FIG. 4 is a signaling diagram illustrating a conventional procedure for transmitting and receiving messages over an E-DCH. Referring to FIG. 4, in step 202, a Node B and a UE set up an E-DCH therebetween. The E-DCH setup process 202 comprises a process of transmitting messages through a dedicated transport channel. After the E-DCH setup, the UE provides scheduling information to the Node B in step 204. The scheduling information can include UE's transmission power information representing uplink channel information, information on available extra power of the UE, and the amount of transmission data stored in a UE's buffer.
In step 206, the Node B, which receives scheduling information from a plurality of UEs in communication with the Node B, monitors the scheduling information received from the plurality of UEs in order to schedule a data rate of each UE. Specifically, in step 208, the Node B allows the UE to transmit an uplink packet and transmits scheduling assignment information to the UE. The scheduling assignment information comprises a granted maximum data rate and granted transmission timing.
In step 210, the UE determines a transport format (TF) of the E-DCH to be transmitted in a reverse direction, using the scheduling assignment information. The UE transmits uplink (UL) packet data over the E-DCH in step 212, and at the same time, transmits the TF information to the Node B in step 214. In step 216, the Node B determines whether there is an error in the TF information and the packet data. In step 218, the Node B transmits a non-acknowledge (NACK) to the UE over an ACK/NACK channel if there is an error in any of them. However, if there is no error in both of them, the Node B transmits an acknowledge (ACK) to the UE through the ACK/NAKC channel. If the ACK is transmitted, transmission of the corresponding packet data is completed and thus, the UE transmits new data through the E-DCH. However, if the NACK is transmitted, the UE retransmits the same packet data over the E-DCH.
The E-DCH, as it is an enhanced channel for uplink packet transmission, has the basic characteristics of a dedicated channel, and one of the characteristics is to support soft handover. A UE located in a soft handover region can receive downlink information from all of Node Bs included in its active set.

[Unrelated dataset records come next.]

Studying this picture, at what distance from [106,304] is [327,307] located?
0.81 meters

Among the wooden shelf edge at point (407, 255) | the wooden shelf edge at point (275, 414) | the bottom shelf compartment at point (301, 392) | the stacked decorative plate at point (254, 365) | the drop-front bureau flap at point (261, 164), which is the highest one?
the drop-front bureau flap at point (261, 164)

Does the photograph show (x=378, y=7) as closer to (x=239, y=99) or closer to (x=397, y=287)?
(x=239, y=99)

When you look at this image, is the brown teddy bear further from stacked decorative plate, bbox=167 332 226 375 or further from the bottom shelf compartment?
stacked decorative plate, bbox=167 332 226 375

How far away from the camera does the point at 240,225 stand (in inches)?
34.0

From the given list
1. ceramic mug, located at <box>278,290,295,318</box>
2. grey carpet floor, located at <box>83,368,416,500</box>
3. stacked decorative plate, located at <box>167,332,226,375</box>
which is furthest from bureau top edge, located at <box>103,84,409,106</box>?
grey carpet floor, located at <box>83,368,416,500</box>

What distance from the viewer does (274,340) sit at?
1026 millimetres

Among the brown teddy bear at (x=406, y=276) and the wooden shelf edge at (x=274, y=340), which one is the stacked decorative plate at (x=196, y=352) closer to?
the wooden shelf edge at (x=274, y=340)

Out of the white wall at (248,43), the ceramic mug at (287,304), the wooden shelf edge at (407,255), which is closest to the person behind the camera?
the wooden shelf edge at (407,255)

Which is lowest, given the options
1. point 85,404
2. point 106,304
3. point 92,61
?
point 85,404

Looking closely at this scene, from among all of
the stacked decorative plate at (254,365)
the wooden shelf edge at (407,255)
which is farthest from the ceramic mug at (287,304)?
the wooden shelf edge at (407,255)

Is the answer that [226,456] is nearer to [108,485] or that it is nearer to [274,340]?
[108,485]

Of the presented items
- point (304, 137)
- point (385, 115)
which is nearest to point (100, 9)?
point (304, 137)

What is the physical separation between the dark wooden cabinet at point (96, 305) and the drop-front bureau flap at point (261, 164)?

Therefore, the UE located in the soft handover region receives scheduling assignment information from all of the Node Bs included in the active set in order to transmit the E-DCH. As a result, because the UE receives different scheduling assignment information from the Node Bs included in the active set, the UE needs to determine whether to transmit the E-DCH according to the different scheduling assignment information.
As described above, in the conventional communication system supporting the E-DCH, a UE located in a soft handover region is scheduled in such a manner that all Node Bs included in the active set transmit scheduling assignment information to the UE, causing an overhead problem in terms of code resources or power transmission resources. In addition, the UE receiving the different scheduling assignment information has difficulty in determining whether to transmit the E-DCH.